Written task: Locate each line of the entries that contains the word "wood" and copy those lines out, counting only matches whose case agrees.

Provided material:
━━━━━━━━━━━━━━━━━━━━

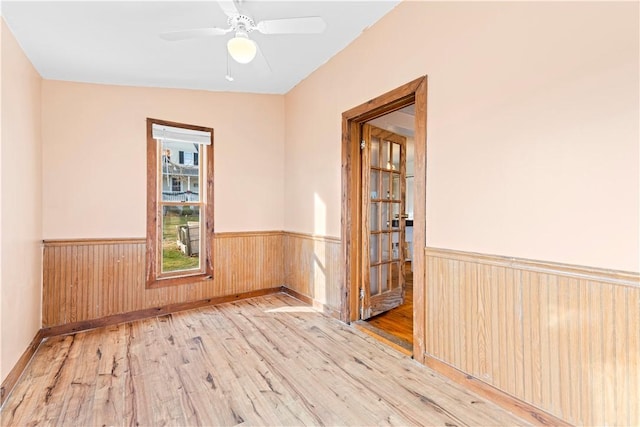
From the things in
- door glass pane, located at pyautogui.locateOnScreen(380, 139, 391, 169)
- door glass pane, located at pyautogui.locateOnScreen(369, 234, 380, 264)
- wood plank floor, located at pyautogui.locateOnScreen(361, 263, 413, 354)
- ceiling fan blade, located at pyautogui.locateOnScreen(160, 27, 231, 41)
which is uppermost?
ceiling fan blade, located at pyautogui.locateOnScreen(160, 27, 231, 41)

━━━━━━━━━━━━━━━━━━━━

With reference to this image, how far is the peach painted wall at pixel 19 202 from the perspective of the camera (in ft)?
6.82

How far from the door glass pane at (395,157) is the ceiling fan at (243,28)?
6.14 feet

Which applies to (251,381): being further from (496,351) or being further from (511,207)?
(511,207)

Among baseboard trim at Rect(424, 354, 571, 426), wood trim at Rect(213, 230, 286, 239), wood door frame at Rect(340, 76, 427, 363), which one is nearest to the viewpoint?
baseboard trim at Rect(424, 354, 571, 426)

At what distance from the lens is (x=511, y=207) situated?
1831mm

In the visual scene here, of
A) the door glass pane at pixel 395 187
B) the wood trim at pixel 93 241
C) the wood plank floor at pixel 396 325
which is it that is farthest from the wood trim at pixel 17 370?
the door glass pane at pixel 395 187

━━━━━━━━━━━━━━━━━━━━

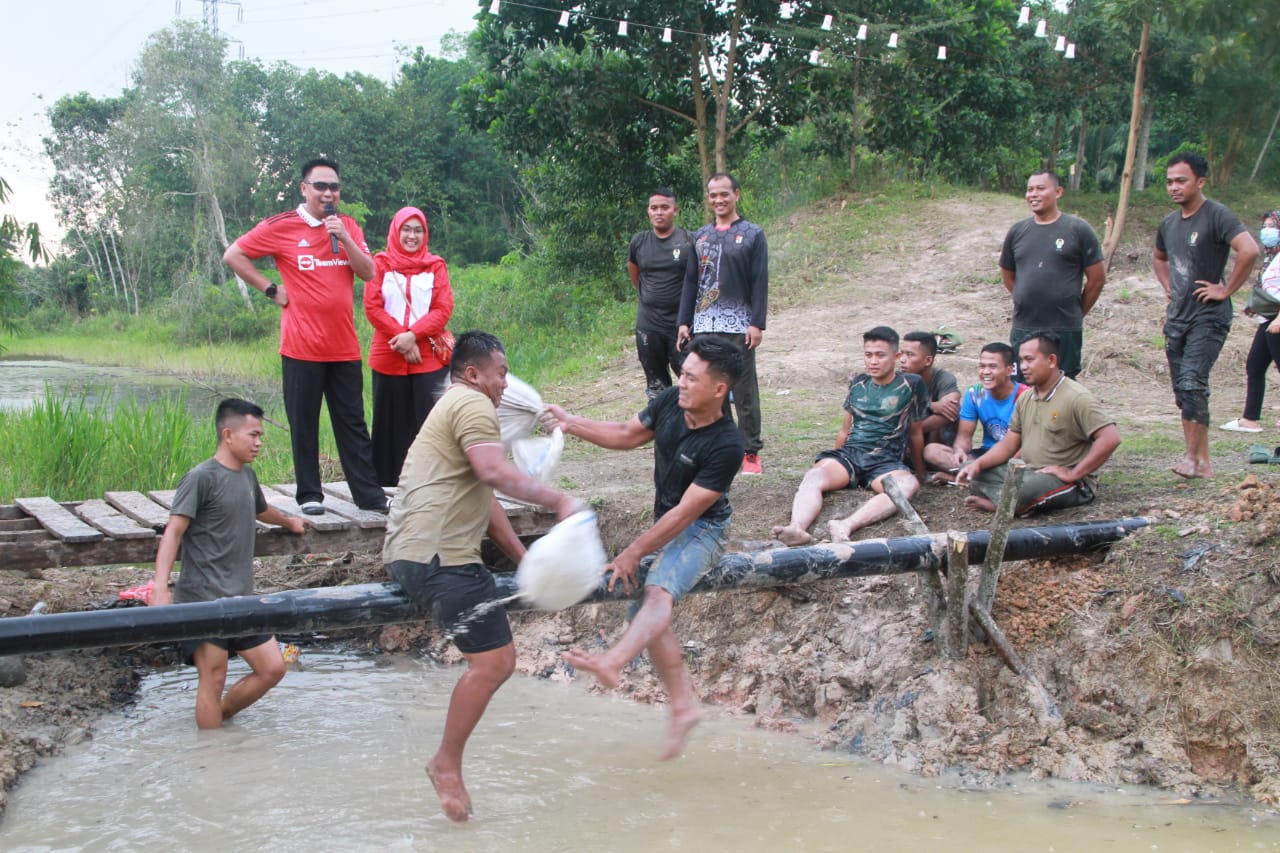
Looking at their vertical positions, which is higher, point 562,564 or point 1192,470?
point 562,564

━━━━━━━━━━━━━━━━━━━━

Answer to this problem:
- wood plank floor, located at pyautogui.locateOnScreen(361, 263, 413, 354)
Among baseboard trim at Rect(424, 354, 571, 426), wood trim at Rect(213, 230, 286, 239), wood door frame at Rect(340, 76, 427, 363), which one is nearest to the viewpoint?
B) the wood trim at pixel 93 241
C) the wood plank floor at pixel 396 325
which is it that is farthest from the wood trim at pixel 17 370?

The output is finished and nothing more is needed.